This week, JLF’s Jordan Roberts published a research brief on hospital consolidation. Recently, the American Hospital Association released a study on hospital consolidation. According to Roberts:
The new study builds on a report from 2017 that showed that hospital consolidation decreased costs and increased quality for patients. The researchers used hard data and interviews with leaders of health systems to draw these conclusions. In particular, the newly released study found that:
- Hospital acquisitions were associated with a 2.3 percent reduction in annual operating expenses at acquired hospitals
- Significant reductions in rates of readmission and mortality
- Revenues per admission at acquired hospitals reduced by 3.5 percent which the authors say is a result of merging hospitals passing on savings to patients and health plans
- An interview with one system leader indicated that if a health system doubled in size from $5 billion to $10 billion, per-patient IT costs would decline by 30 percent.
Roberts notes, however, that this industry-funded study is “squarely at odds” with the abundance of research that preceded it.
Roberts details the reports that came before the American Hospital Association Study:
- [Y]early mergers and acquisitions have been up since the recovery following the Great Recession. A report by PricewaterhouseCoopers Health Research Institute found that costs were projected to rise by about 6 percent in 2020, attributable primarily to the industry’s “merger-mania” mindset.
- Before the ACA’s implementation, researchers conducted studies which showed that hospital concentration resulted in price increases.
- A study conducted by researchers at UC Berkeley for the New York Times examined 25 metropolitan areas with the highest rate of consolidation from 2010 and 2013 and found that prices in most areas increased between 11 and 54 percent.
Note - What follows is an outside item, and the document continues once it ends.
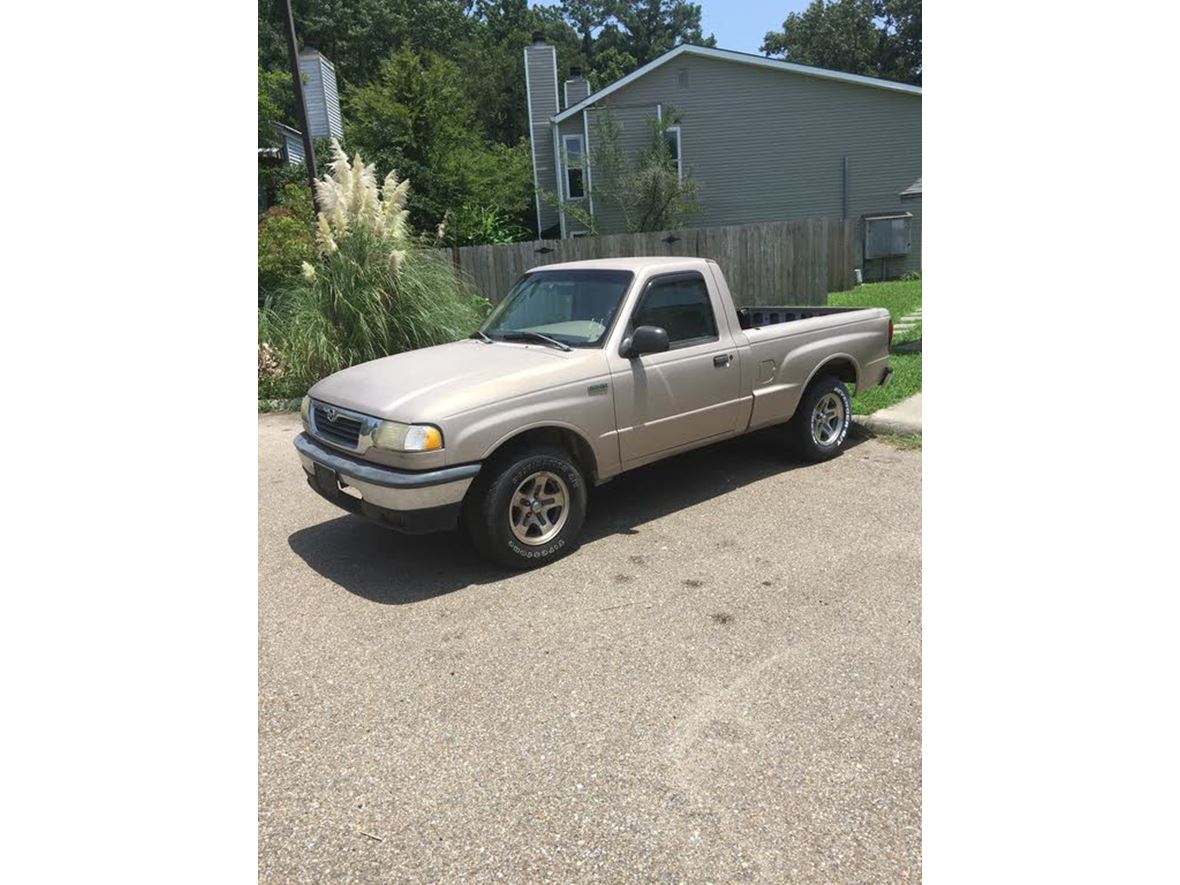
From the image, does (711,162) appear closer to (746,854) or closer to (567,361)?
(567,361)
- A 2018 study titled, “The Price Ain’t Right? Hospital Prices and Health Spending on the Privately Insured” found hospital monopoly market power is positively associated with costs. In areas where a hospital has a monopoly hold on the market, prices are 12 percent higher compared to markets where there are four or more hospitals.
- This study from researchers at the Kellogg School of Northwestern University found between 2007 and 2013, a hospital acquires physician practices, services increased by an average of 14 percent.
While the American Hospital Association continues to back its members’ recent activity of consolidation, a handful of research shows the opposite of what they claim is true. Hospital mergers and acquisitions have been increasing steadily in the past decade and are increasing the market share of large hospital systems. Further, when monopoly power is high, prices are free to rise without having to respond. Patients and taxpayers are the ones that pay the price. To combat this phenomenon, we should reevaluate our approach to hospital mega-mergers, remove state and federal laws that encourage consolidation and monopolistic behavior, and promote competition.